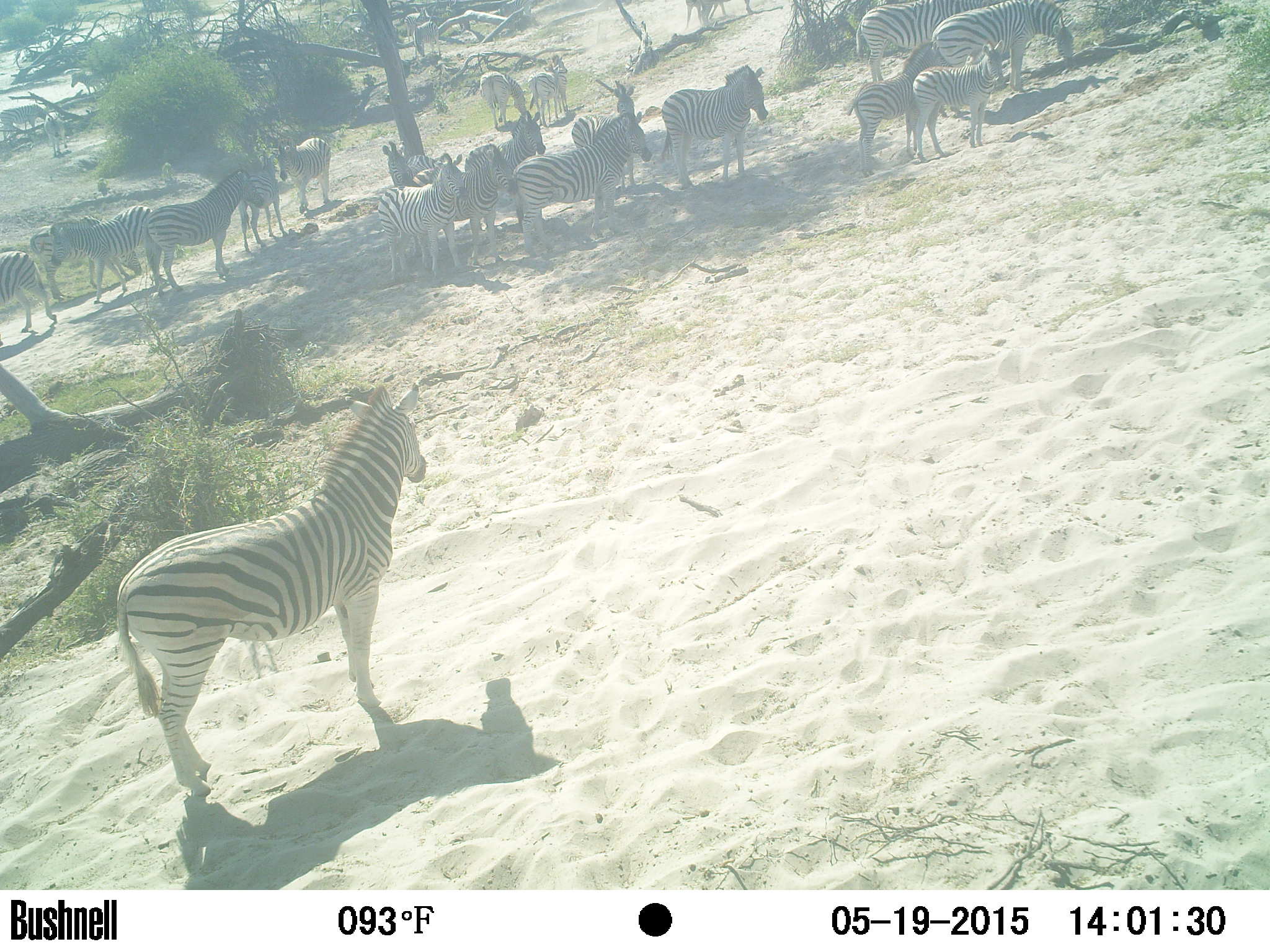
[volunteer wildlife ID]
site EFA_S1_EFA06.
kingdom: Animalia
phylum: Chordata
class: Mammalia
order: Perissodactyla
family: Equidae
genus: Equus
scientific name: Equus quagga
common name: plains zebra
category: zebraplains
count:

------------

Exercise:
Output exactly the line containing "site EFA_S1_EFA06." together with every line after it, ending at the final line of the entries.

The answer:
site EFA_S1_EFA06.
kingdom: Animalia
phylum: Chordata
class: Mammalia
order: Perissodactyla
family: Equidae
genus: Equus
scientific name: Equus quagga
common name: plains zebra
category: zebraplains
count:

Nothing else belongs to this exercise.